■ Your objective ■
Copy out the entries exactly, from the first line to the last.

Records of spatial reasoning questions
-*-

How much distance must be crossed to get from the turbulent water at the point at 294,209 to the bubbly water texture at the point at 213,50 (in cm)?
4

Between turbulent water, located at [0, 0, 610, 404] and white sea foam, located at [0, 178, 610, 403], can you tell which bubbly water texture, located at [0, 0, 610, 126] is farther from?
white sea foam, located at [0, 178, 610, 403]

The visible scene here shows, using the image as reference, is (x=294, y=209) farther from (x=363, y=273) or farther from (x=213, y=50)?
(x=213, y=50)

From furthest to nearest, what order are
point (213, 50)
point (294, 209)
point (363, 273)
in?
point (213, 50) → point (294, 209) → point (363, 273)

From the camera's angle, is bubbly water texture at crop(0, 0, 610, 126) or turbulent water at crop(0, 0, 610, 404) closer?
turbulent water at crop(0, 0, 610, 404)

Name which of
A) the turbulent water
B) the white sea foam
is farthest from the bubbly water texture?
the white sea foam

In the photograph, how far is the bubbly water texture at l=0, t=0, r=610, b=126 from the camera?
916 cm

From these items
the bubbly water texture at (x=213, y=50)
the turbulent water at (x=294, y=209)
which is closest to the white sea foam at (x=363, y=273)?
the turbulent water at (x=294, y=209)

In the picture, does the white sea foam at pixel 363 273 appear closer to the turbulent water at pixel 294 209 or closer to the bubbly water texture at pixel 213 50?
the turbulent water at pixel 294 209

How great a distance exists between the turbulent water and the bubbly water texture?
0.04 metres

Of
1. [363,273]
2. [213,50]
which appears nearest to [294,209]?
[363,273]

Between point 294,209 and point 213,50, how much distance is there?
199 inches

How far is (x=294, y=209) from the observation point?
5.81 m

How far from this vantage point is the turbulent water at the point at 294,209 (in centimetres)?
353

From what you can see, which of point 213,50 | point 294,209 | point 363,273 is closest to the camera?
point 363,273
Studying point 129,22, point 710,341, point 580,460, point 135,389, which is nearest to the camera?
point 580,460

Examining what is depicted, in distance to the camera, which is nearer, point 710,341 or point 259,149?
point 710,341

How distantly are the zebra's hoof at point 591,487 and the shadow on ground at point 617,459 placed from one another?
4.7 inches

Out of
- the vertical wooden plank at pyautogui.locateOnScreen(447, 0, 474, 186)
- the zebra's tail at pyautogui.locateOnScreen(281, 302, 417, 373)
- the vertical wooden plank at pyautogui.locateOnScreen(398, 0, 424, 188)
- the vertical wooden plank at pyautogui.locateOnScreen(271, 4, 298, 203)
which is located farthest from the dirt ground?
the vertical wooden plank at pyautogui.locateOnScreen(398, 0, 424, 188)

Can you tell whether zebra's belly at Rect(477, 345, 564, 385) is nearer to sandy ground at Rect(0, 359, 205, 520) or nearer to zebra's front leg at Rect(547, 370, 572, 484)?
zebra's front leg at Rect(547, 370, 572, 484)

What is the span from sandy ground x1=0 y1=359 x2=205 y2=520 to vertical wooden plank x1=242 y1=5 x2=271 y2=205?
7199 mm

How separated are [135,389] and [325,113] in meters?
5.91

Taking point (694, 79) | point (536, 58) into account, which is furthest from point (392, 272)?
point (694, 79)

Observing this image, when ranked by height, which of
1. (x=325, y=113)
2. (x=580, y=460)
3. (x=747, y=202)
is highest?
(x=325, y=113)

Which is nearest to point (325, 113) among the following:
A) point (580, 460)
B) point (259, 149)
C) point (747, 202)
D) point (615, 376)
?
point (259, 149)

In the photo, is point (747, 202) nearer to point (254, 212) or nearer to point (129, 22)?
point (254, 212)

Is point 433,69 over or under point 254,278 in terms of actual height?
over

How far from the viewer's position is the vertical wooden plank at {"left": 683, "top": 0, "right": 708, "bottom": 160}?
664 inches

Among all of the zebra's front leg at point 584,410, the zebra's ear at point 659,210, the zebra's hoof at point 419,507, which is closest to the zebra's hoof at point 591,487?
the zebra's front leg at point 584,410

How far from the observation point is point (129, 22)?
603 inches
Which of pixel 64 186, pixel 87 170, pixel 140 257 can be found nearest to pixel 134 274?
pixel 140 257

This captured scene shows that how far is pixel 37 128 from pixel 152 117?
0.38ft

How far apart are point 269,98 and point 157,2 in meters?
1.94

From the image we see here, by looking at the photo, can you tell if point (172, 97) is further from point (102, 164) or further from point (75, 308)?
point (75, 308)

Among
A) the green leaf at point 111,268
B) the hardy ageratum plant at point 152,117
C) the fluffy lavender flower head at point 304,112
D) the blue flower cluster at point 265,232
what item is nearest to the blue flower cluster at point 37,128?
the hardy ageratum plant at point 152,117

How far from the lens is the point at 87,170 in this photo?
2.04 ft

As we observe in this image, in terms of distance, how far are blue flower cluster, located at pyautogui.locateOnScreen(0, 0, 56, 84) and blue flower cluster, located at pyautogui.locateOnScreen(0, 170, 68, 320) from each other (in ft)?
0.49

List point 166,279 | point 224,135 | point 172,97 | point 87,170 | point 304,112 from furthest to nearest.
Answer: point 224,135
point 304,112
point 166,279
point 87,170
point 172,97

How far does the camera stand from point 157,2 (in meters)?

-*-

■ Full output ■
How much distance must be crossed to get from the turbulent water at the point at 294,209 to the bubbly water texture at the point at 213,50 (in cm)?
4

Between turbulent water, located at [0, 0, 610, 404] and white sea foam, located at [0, 178, 610, 403], can you tell which bubbly water texture, located at [0, 0, 610, 126] is farther from?
white sea foam, located at [0, 178, 610, 403]

The visible scene here shows, using the image as reference, is (x=294, y=209) farther from (x=363, y=273) or farther from (x=213, y=50)?
(x=213, y=50)

From furthest to nearest, what order are
point (213, 50)
point (294, 209)
point (363, 273)
in?
point (213, 50) → point (294, 209) → point (363, 273)

From the camera's angle, is bubbly water texture at crop(0, 0, 610, 126) or turbulent water at crop(0, 0, 610, 404) closer?
turbulent water at crop(0, 0, 610, 404)

Name which of
A) the turbulent water
B) the white sea foam
is farthest from the bubbly water texture?
the white sea foam

In the photograph, how far is the bubbly water texture at l=0, t=0, r=610, b=126 from the camera?
916 cm

From these items
the bubbly water texture at (x=213, y=50)
the turbulent water at (x=294, y=209)
which is closest to the white sea foam at (x=363, y=273)?
the turbulent water at (x=294, y=209)

In the picture, does the white sea foam at pixel 363 273 appear closer to the turbulent water at pixel 294 209 or closer to the bubbly water texture at pixel 213 50?
the turbulent water at pixel 294 209

How great a distance exists between the turbulent water and the bubbly water texture?
0.04 metres

Of
1. [363,273]
2. [213,50]
which appears nearest to [294,209]?
[363,273]

Between point 294,209 and point 213,50, how much distance is there?
199 inches

How far is (x=294, y=209) from the observation point?
5.81 m

How far from this vantage point is the turbulent water at the point at 294,209 (in centimetres)?
353

From what you can see, which of point 213,50 | point 294,209 | point 363,273 is closest to the camera?
point 363,273
Studying point 129,22, point 710,341, point 580,460, point 135,389, which is nearest to the camera?
point 580,460

Examining what is depicted, in distance to the camera, which is nearer, point 710,341 or point 259,149?
point 710,341

How distantly are the zebra's hoof at point 591,487 and the shadow on ground at point 617,459 placed from one another?
4.7 inches

Out of
- the vertical wooden plank at pyautogui.locateOnScreen(447, 0, 474, 186)
- the zebra's tail at pyautogui.locateOnScreen(281, 302, 417, 373)
- the vertical wooden plank at pyautogui.locateOnScreen(398, 0, 424, 188)
- the vertical wooden plank at pyautogui.locateOnScreen(271, 4, 298, 203)
which is located farthest from the dirt ground?
the vertical wooden plank at pyautogui.locateOnScreen(398, 0, 424, 188)

Can you tell whether zebra's belly at Rect(477, 345, 564, 385) is nearer to sandy ground at Rect(0, 359, 205, 520) or nearer to zebra's front leg at Rect(547, 370, 572, 484)?
zebra's front leg at Rect(547, 370, 572, 484)

What is the span from sandy ground x1=0 y1=359 x2=205 y2=520 to vertical wooden plank x1=242 y1=5 x2=271 y2=205?
7199 mm

How separated are [135,389] and [325,113] in meters?
5.91

Taking point (694, 79) | point (536, 58) into account, which is furthest from point (392, 272)?
point (694, 79)

Observing this image, when ranked by height, which of
1. (x=325, y=113)
2. (x=580, y=460)
3. (x=747, y=202)
is highest?
(x=325, y=113)

Which is nearest to point (325, 113) among the following:
A) point (580, 460)
B) point (259, 149)
C) point (747, 202)
D) point (615, 376)
?
point (259, 149)

In the photo, is point (747, 202) nearer to point (254, 212) or nearer to point (129, 22)?
point (254, 212)

Is point 433,69 over or under point 254,278 in terms of actual height?
over

How far from the viewer's position is the vertical wooden plank at {"left": 683, "top": 0, "right": 708, "bottom": 160}?
664 inches

Among all of the zebra's front leg at point 584,410, the zebra's ear at point 659,210, the zebra's hoof at point 419,507, which is closest to the zebra's hoof at point 591,487?
the zebra's front leg at point 584,410

How far from the observation point is point (129, 22)?
603 inches
Which of pixel 64 186, pixel 87 170, pixel 140 257 can be found nearest to pixel 134 274?
pixel 140 257

This captured scene shows that how far is pixel 37 128 from pixel 152 117?
0.38ft

How far apart are point 269,98 and point 157,2 in meters?
1.94

From the image we see here, by looking at the photo, can you tell if point (172, 97) is further from point (102, 164) or further from point (75, 308)?
point (75, 308)

Among
A) the green leaf at point 111,268
B) the hardy ageratum plant at point 152,117
C) the fluffy lavender flower head at point 304,112
D) the blue flower cluster at point 265,232
what item is nearest to the blue flower cluster at point 37,128?
the hardy ageratum plant at point 152,117

How far from the lens is the point at 87,170 in this photo?
2.04 ft

As we observe in this image, in terms of distance, how far are blue flower cluster, located at pyautogui.locateOnScreen(0, 0, 56, 84) and blue flower cluster, located at pyautogui.locateOnScreen(0, 170, 68, 320) from each other (in ft)?
0.49

List point 166,279 | point 224,135 | point 172,97 | point 87,170 | point 304,112 from furthest to nearest.
Answer: point 224,135
point 304,112
point 166,279
point 87,170
point 172,97

How far does the camera stand from point 157,2 (in meters)?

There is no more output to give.